Textrl est une bibliothèque Python qui vise à améliorer la génération de texte en utilisant l'apprentissage en renforcement, en s'appuyant sur les étreintes de Transformers de Face, PFRL et Openai Gym. Textrl est conçu pour être facilement personnalisable et peut être appliqué à divers modèles de génération de texte.

Textrl utilise l'apprentissage du renforcement à affiner les modèles de génération de texte. Il est construit sur les bibliothèques suivantes:
gpt2 import pfrl
from textrl import TextRLEnv , TextRLActor , train_agent_with_evaluation
from transformers import AutoModelForCausalLM , AutoTokenizer
import logging
import sys
logging . basicConfig ( level = logging . INFO , stream = sys . stdout , format = '' )
checkpoint = "gpt2"
tokenizer = AutoTokenizer . from_pretrained ( checkpoint )

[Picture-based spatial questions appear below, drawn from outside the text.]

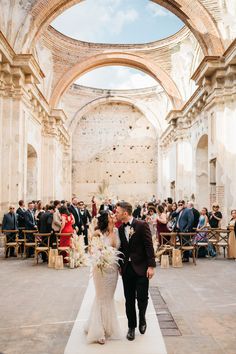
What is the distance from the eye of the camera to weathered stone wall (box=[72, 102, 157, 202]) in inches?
1196

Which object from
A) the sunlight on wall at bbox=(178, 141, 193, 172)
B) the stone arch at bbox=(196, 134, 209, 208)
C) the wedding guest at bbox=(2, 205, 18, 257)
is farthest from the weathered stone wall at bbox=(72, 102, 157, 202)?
the wedding guest at bbox=(2, 205, 18, 257)

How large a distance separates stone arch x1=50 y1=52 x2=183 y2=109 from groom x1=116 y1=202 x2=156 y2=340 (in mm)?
17393

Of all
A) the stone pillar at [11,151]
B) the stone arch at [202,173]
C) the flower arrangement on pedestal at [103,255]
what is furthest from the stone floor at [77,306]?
the stone arch at [202,173]

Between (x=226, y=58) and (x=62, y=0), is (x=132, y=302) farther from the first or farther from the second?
(x=62, y=0)

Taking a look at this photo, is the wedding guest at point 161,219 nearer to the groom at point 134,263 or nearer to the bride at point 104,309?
the groom at point 134,263

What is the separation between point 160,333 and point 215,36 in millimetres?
12073

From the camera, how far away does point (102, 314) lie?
4.23 metres

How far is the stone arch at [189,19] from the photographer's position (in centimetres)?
1406

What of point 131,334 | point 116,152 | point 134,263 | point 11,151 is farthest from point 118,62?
point 131,334

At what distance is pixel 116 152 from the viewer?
1211 inches

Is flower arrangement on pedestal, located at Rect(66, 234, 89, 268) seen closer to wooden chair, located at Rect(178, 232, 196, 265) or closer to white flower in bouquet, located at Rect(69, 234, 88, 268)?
white flower in bouquet, located at Rect(69, 234, 88, 268)

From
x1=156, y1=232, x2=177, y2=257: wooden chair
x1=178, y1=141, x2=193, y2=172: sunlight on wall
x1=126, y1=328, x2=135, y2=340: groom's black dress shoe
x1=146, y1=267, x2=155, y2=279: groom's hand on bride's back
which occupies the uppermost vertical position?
x1=178, y1=141, x2=193, y2=172: sunlight on wall

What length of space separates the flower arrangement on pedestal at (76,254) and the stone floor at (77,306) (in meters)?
0.33

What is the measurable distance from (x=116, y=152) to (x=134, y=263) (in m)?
26.5
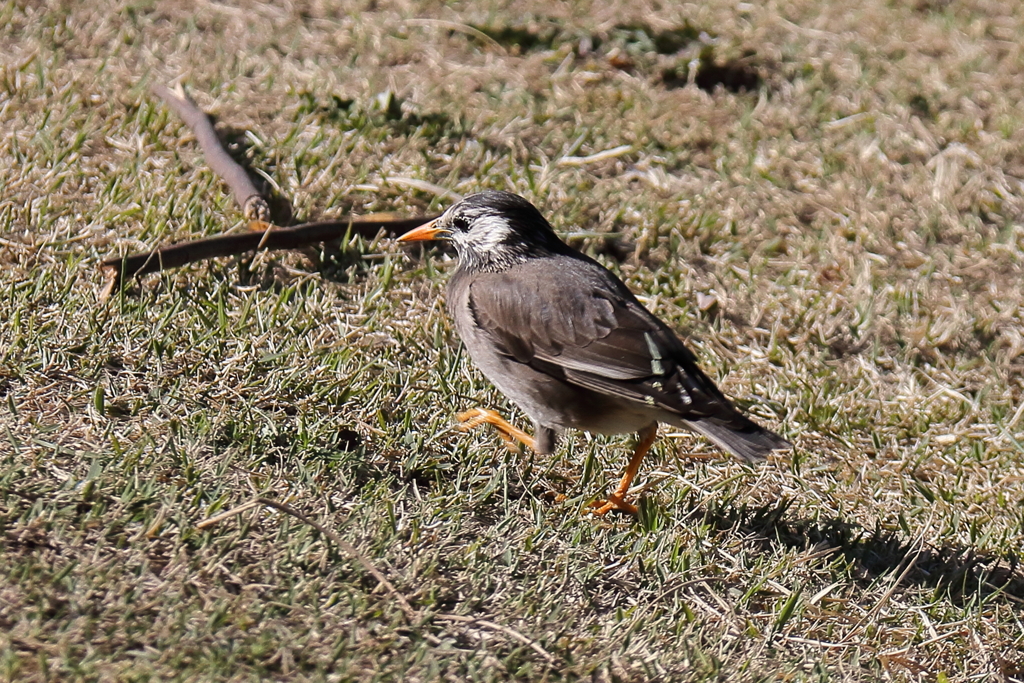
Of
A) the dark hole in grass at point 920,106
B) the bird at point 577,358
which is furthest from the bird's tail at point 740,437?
the dark hole in grass at point 920,106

model = AutoModelForCausalLM . from_pretrained ( checkpoint , torch_dtype = "auto" , device_map = "auto" )
model = model . cuda ()
class MyRLEnv ( TextRLEnv ):
def get_reward ( self , input_item , predicted_list , finish ): # predicted will be the list of predicted token
reward = [ 0 ]
if finish :
reward = [ 1 ] # calculate reward score base on predicted_list
return reward
observaton_list = [{ "input" : "explain how attention work in seq2seq model" }]
env = TextRLEnv ( model , tokenizer , observation_input = observaton_list , max_length = 20 , compare_sample = 2 )
actor = TextRLActor ( env , model , tokenizer ,
act_deterministically = False ,
temperature = 1.0 ,
top_k = 0 ,
top_p = 1.0 ,
repetition_penalty = 2 )
agent = actor . agent_ppo ( update_interval = 2 , minibatch_size = 2 , epochs = 10 )
print ( actor . predict ( observaton_list [ 0 ]))
train_agent_with_evaluation (
agent ,
env ,
steps = 100 ,
eval_n_steps = None ,
eval_n_episodes = 1 ,
eval_interval = 2 ,
outdir = 'bloom—test' ,
)
print ( actor . predict ( observaton_list [ 0 ]))flan-t5Exemple de Colab: Google / Flan-T5-base
import pfrl
from textrl import TextRLEnv , TextRLActor , train_agent_with_evaluation
from transformers import AutoModelForSeq2SeqLM , AutoTokenizer
import logging
import sys
logging . basicConfig ( level = logging . INFO , stream = sys . stdout , format = '' )
tokenizer = AutoTokenizer . from_pretrained ( "google/flan-t5-base" )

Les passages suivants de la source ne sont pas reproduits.